Whether or not you feel it's worth supporting such old browsers at all, and how much effort you'll put into doing so, depends a lot on your target audience. Most of us more-or-less disregard everything older than IE6, and so won't care about quirks mode testing.

Ben Blank
Cheers Ben - I will continue to not use it, since neither care for those older browsers nor create plugins as Arafangion brought up good rational answer.
Steve Perks
A: 

newer browsers like IE 6+ have their normal rendering mode for modernly coded webpages, and quirks mode to render the millions of webpages coded with methods that are now obsolete. IE looks for certain things in a webpage to see if it should switch to quirks mode to better render the page.

However, older browsers always render in "quirks" mode. (older browsers render like they do, newer browsers have quirks mode to emulate them, quirks mode wasn't around until the newer browsers needed a way to emulate the older browsers.) So if you want to get a quick idea of how a page will look in an older browser, just check it out in quirks mode in a newer one.

CrazyJugglerDrummer
A: 

Using DocType to set standards mode is not completely reliable, unfortunately, and you don't have to go back in versions very far to find it. IE6 is one of the obvious ones, but then there are all the released versions of Mozilla/FireFox, Opera, Safari, etc etc.

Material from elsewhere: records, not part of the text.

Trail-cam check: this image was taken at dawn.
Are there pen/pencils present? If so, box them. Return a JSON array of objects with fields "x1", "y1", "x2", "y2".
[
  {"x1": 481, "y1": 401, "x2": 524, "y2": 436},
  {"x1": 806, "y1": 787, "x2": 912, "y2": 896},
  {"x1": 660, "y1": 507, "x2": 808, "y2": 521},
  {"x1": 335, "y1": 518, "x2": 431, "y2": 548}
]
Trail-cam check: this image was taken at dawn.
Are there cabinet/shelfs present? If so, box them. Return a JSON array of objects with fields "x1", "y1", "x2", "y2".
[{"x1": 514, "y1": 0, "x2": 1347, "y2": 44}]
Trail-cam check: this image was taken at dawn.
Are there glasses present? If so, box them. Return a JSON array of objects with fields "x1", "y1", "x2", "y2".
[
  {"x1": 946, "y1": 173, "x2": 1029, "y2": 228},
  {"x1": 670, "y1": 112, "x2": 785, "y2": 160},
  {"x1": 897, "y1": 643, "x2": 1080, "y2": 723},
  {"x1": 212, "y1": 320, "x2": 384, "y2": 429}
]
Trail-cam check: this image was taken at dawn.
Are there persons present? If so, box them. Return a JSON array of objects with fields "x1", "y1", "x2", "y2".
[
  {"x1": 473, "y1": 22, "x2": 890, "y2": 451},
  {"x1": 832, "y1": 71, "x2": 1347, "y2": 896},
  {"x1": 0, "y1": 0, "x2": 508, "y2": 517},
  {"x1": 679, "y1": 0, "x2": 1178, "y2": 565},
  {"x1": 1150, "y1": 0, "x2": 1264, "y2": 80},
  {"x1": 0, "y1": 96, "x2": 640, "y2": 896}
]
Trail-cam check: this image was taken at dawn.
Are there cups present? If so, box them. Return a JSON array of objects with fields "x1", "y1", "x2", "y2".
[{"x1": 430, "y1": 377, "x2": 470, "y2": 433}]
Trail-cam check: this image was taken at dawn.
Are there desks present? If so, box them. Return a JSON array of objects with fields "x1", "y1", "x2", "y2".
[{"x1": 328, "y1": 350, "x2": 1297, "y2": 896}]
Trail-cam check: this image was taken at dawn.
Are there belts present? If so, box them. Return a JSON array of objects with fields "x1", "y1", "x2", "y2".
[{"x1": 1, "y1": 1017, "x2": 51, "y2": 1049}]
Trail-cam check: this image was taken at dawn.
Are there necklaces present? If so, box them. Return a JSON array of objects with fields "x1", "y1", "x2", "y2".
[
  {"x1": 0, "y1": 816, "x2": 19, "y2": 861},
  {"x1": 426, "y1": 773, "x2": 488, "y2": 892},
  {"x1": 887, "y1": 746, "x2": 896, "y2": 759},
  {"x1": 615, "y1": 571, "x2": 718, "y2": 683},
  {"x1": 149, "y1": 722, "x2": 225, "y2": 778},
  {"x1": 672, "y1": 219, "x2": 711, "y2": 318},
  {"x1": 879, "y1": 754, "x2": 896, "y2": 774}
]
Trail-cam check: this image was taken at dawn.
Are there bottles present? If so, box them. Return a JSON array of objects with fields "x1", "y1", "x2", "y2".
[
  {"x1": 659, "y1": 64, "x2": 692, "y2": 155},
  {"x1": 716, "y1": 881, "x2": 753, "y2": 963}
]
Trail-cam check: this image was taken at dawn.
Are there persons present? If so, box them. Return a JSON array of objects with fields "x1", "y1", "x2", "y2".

Having such an option will show you what happens if the DocType switching fails, for some reason.

staticsan
You raise a whole new set of questions with that reliability statement staticsan. Are you just referring to old browsers not recognizing them or are you saying that modern browsers can fall out of standards mode somehow somewhere?
Steve Perks
I meant that older browsers can have badly documented rules for switching to Standards mode that can vary amongst versions, not that selecting standard mode is unreliable in it's execution in any particular browser instance.